Manual equivalents (fallback)

# If not using make
uv venv --python=python3.12 && source .venv/bin/activate
uv run ruff check . --fix && uv run ruff format .
uv run pytest -q
uv run python -m build --wheel environments/sv-env-network-logs

Environment configuration

Copy and load .env (for API keys/tokens) before evals:
- cp .env.example .env
- set -a && source .env && set +a
Common vars:
- OPENAI_API_KEY (required for OpenAI models: gpt-, o1-)
- OPENROUTER_API_KEY (required for non-OpenAI models: qwen-2.5-7b, llama-3.1-8b, claude-3.5-sonnet, etc.)
  - Get your key at: https://openrouter.ai/keys
  - Supports 200+ models with unified API
- HF_TOKEN (required for gated dataset access and HF push operations)
- E1_HF_REPO, E2_HF_REPO (optional, default: intertwine-ai/security-verifiers-e1, intertwine-ai/security-verifiers-e2)
- WANDB_API_KEY (required for Weave logging)
- MAX_CONSECUTIVE_ERRORS (optional, default: 3; set to 0 to disable early stopping)
Evaluation script defaults:
- E1 (eval_network_logs.py): --max-tokens defaults to 2048 (sufficient for classification tasks)
- E2 multi-turn (eval_config_verification.py): --max-tokens defaults to 4096 (handles tool interactions)
- E2 single-turn (eval_config_verification_singleturn.py): --max-tokens defaults to 2048
- Override via script invocation: uv run python scripts/eval_network_logs.py --models gpt-5-mini --num-examples 10 --max-tokens 1024
HF push scripts (export_metadata_flat.py, push_canonical_with_features.py) automatically load HF_TOKEN from .env using python-dotenv

Gated Datasets

E1 and E2 datasets are hosted on HuggingFace with manual gated access to prevent training contamination:

Private repos require access approval for evaluation-only use
Dataset loader (sv_shared/dataset_loader.py) automatically handles gated access with actionable error messages
Users without access see clear instructions to request approval and set HF_TOKEN
Multi-tier loading: local → hub (with HF_TOKEN) → synthetic fallback
Gated README templates available in scripts/hf/templates/ for user deployments
See docs/GATED_DATASETS_IMPLEMENTATION.md for complete implementation details

Prime Intellect Hub Deployment

All Security Verifiers environments are fully compatible with Prime Intellect's Environments Hub. The repository includes complete infrastructure for:

Multi-tiered dataset loading: Automatic fallback from local → hub → synthetic
User-configurable HF repos: Push datasets to your own HuggingFace repositories
Hub validation & deployment: Automated testing and deployment workflows

Quick Hub Deployment

# Validate environment
make hub-validate E=network-logs

# Deploy with validation
make hub-deploy E=network-logs

# Use on Hub
vf-eval your-org/sv-env-network-logs --model gpt-5-mini --num-examples 10

Dataset Management for Hub Users

When deploying to the Hub, users won't have access to intertwine's private datasets. Two options:

Option 1: Use synthetic datasets (for testing)
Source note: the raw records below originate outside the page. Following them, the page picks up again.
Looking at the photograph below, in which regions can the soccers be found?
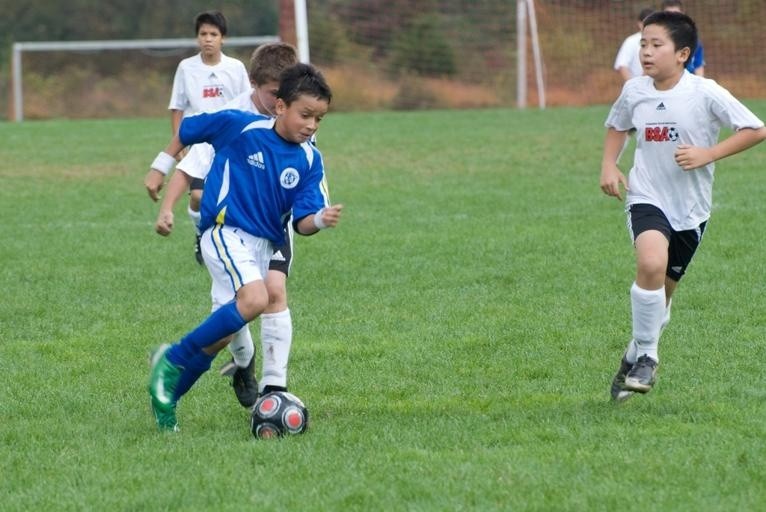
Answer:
[251,391,308,440]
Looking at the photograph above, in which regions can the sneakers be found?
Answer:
[151,397,180,435]
[148,341,186,410]
[625,353,658,392]
[222,350,260,407]
[611,351,636,402]
[194,234,204,267]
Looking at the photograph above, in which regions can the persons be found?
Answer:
[659,0,706,76]
[615,7,654,82]
[167,12,254,267]
[597,10,765,408]
[152,44,315,413]
[141,61,345,437]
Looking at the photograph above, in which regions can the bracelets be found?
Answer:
[313,206,329,232]
[149,150,177,176]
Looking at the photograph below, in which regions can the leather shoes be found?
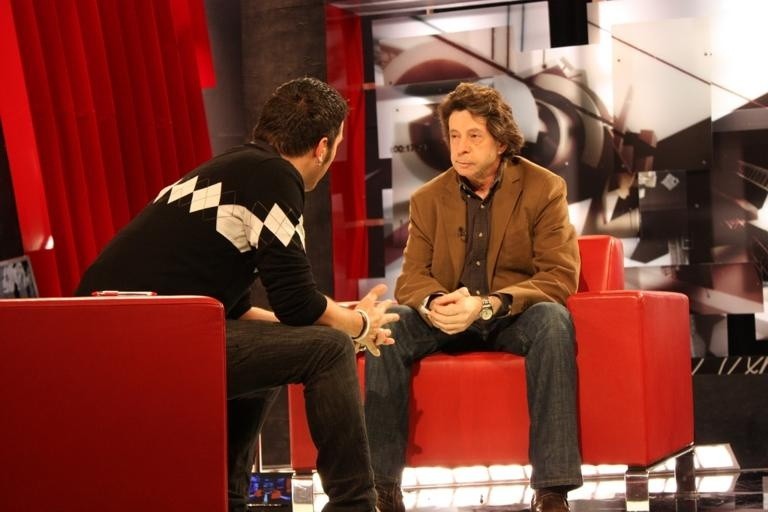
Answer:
[531,487,571,512]
[373,481,406,512]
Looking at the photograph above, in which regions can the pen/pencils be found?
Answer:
[91,290,157,296]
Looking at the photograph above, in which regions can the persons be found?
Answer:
[363,77,590,511]
[71,76,402,512]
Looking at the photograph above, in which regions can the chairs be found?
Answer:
[286,235,697,511]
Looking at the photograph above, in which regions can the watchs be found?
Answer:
[477,293,495,323]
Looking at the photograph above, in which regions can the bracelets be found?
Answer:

# Environments work without any datasets using synthetic fallback
env = vf.load_environment("sv-env-network-logs", dataset_source="synthetic")

Option 2: Build and push to user's own HF repos (for production)

# Build datasets locally
make data-e1 data-e1-ood
make clone-e2-sources && make data-e2-local

# Configure user's HF repositories
export HF_TOKEN=hf_your_token_here
export E1_HF_REPO=your-org/security-verifiers-e1-private
export E2_HF_REPO=your-org/security-verifiers-e2-private

# Push datasets
make hub-push-datasets

# Test loading
make hub-test-datasets

Dataset Loading Modes

All environments support flexible dataset loading via dataset_source parameter:

auto (default): Try local → hub → synthetic
local: Require local JSONL files
hub: Load from HuggingFace (requires HF_TOKEN and E1_HF_REPO/E2_HF_REPO)
synthetic: Use test fixtures

Examples:

# Auto mode with fallback
env = vf.load_environment("sv-env-network-logs")

# Explicit Hub loading
env = vf.load_environment("sv-env-network-logs", dataset_source="hub")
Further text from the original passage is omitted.